La tâche des sociétés les plus avancées est donc, peut-on dire, une œuvre de justice. Qu’en fait elles sentent la nécessité de s’orienter dans ce sens, c’est ce que nous avons montré déjà et ce que nous prouve l’expérience de chaque jour. De même que l’idéal des sociétés inférieures était de créer ou de maintenir une vie commune aussi intense que possible, où l’individu vînt s’absorber, le nôtre est de mettre toujours plus d’équité dans nos rapports sociaux, afin d’assurer le libre déploiement de toutes les forces socialement utiles. Cependant, quand on songe que, pendant des siècles, les hommes se sont contentés d’une justice beaucoup moins parfaite, on se prend à se demander si ces aspirations ne seraient pas dues peut-être à des impatiences sans raison, si elles ne représentent pas une déviation de l’état normal plutôt qu’une anticipation de l’état normal à venir, si, en un mot, le moyen de guérir le mal dont elles révèlent l’existence est de les satisfaire ou de les combattre. Les propositions établies dans les livres précédents nous ont permis de répondre avec précision à cette question qui nous préoccupe. Il n’est pas de besoins mieux fondés que ces tendances, car elles sont une conséquence nécessaire des changements qui se sont faits dans la structure des sociétés. Parce que le type segmentaire s’efface et que le type organisé se développe, parce que la solidarité organique se substitue peu à peu à celle qui résulte des ressemblances, il est indispensable que les conditions extérieures se nivellent.

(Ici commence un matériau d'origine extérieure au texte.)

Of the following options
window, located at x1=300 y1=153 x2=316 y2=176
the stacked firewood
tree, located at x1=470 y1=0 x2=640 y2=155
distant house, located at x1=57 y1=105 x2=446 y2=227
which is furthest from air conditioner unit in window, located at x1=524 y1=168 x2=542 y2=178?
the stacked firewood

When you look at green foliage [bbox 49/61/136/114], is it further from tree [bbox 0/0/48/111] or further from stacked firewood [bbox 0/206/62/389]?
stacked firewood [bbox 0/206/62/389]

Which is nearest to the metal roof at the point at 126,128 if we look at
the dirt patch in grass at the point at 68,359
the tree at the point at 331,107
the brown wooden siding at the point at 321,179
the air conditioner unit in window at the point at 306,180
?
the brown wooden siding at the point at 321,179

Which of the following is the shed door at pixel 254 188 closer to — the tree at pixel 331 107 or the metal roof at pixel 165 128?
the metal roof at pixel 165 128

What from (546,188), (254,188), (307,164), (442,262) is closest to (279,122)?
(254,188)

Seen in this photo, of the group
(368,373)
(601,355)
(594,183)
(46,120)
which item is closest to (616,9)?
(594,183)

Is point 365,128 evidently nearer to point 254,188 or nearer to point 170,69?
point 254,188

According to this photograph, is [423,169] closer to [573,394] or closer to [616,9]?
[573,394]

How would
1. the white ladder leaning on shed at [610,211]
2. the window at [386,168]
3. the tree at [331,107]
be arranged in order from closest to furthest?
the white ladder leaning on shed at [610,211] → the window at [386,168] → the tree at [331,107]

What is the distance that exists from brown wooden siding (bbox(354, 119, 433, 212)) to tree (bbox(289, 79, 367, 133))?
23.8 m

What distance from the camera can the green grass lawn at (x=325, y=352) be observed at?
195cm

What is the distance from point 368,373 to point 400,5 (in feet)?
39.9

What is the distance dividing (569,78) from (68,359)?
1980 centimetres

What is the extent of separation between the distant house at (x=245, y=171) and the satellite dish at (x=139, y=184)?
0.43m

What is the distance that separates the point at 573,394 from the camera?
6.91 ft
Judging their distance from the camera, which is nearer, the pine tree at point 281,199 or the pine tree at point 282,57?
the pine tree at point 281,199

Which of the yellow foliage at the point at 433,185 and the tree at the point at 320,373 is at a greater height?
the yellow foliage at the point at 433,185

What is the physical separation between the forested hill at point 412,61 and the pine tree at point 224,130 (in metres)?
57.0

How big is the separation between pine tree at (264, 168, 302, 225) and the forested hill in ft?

L’harmonie des fonctions et, par suite, l’existence sont à ce prix. De même que les peuples anciens avaient, avant tout, besoin de foi commune pour vivre, nous, nous avons besoin de justice, et on peut être certain que ce besoin deviendra toujours plus exigeant si, comme tout le fait prévoir, les conditions qui dominent l’évolution sociale restent les mêmes.


  1. V. liv. II, ch. V. — On voit une fois de plus que le contrat libre ne se suffit pas à soi-même, puisqu’il n’est possible que grâce à une organisation sociale très complexe.